§ Brief a:
Rewrite the part of the green water post that begins with "We set up the" and ends with "it's back again.", replacing "aquarium" with "tank".
— START OF Given passage —
# Green Water Problems



## Copious (May 30, 2006)

My fiance got an aquarium for me as a Christmas gift and neither of us know what we're doing. We would appreciate any help you can spare.

We set up the aquarium in January and added plants right away, then added fish in April. Everything was going great until about two weeks ago when my water turned green. It went from clear to really green in just two days. It looked like it was glowing and it was so thick that I could not see the fish unless they were right in front of the glass. I tried the blackout method for four days and it cleared it up most of the way but my plants were really starting to suffer and it just came back. I've started changing out large amounts of water every day and I can see part of the way through the aquarium but by evening it's back again.

We got a semi-automatic CO2 system because we read that CO2 might clear it up. When we got it the instructions were written in a foreign language (It looks like Chinese) and we cannot figure out how to put the pieces together for it.

The aquarium is 46 gallons and has 5 fish and several snails. I have 96 watts of light that I leave on for about 10 hours per day. My substrate is 80 pounds of eco-complete. On a daily basis I add Flourish Excel. Three times per week I add Flourish, Twice per week I add Flourish Iron, and once per week each I add Flourish Phosphorous, Nitrogen, and Potassium on a schedule. I change out three gallons of water every other day for regular maintenance but I've been changing out about half of it every day since this started. 

My plants are really starting to look puny now and I'm embarrassed by the way the aquarium looks. I love having it and I like doing maintenance on it but I don't know what to do besides what I'm doing, which seems to be the wrong thing. I read your post about the willow tree, but things like that aren't available here. I've also read that CO2 might solve the problem since I don't have any in there right now. I would like to try using CO2 since I have the equipment for it. If someone could tell me how to put the pieces together I would be as happy as could be. If that doesn't work I will try other things.
— END OF Given passage —
§ Brief b:
How many lines of the records contain the string "scene"? Reply with the number only.
— START OF Recorded information —
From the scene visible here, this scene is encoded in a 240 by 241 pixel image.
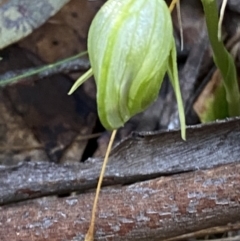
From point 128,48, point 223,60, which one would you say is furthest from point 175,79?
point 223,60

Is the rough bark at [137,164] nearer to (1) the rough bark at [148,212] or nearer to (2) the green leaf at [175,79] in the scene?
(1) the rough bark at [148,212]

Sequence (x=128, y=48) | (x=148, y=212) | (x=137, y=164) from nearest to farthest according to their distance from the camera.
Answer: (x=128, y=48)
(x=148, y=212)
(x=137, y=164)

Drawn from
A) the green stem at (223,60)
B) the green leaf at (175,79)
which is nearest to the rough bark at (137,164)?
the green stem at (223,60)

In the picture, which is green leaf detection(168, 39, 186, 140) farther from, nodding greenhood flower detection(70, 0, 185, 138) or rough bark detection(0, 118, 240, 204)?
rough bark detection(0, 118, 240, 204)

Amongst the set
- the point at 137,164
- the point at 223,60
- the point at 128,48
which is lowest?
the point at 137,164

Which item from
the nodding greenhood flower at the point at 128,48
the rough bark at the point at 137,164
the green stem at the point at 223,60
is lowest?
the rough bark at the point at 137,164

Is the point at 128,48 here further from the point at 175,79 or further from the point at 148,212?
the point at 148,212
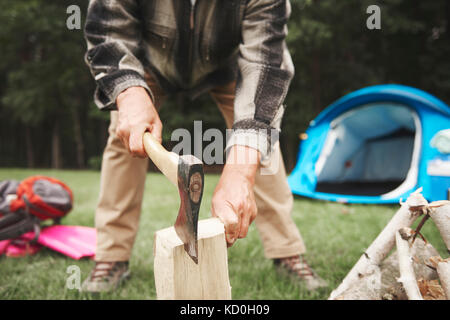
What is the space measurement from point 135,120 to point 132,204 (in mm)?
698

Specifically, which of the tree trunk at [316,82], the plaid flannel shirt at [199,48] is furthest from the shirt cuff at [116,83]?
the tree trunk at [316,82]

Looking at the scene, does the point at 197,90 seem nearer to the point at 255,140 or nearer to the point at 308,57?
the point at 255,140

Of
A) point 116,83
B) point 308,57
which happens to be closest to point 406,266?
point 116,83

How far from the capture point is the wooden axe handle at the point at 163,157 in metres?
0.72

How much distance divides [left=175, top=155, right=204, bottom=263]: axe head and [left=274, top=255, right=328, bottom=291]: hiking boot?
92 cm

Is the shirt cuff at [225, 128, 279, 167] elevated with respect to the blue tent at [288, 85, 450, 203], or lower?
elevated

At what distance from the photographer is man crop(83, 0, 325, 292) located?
— END OF Recorded information —
§ Written reply a:
We set up the tank in January and added plants right away, then added fish in April. Everything was going great until about two weeks ago when my water turned green. It went from clear to really green in just two days. It looked like it was glowing and it was so thick that I could not see the fish unless they were right in front of the glass. I tried the blackout method for four days and it cleared it up most of the way but my plants were really starting to suffer and it just came back. I've started changing out large amounts of water every day and I can see part of the way through the tank but by evening it's back again.

§ Written reply b:
3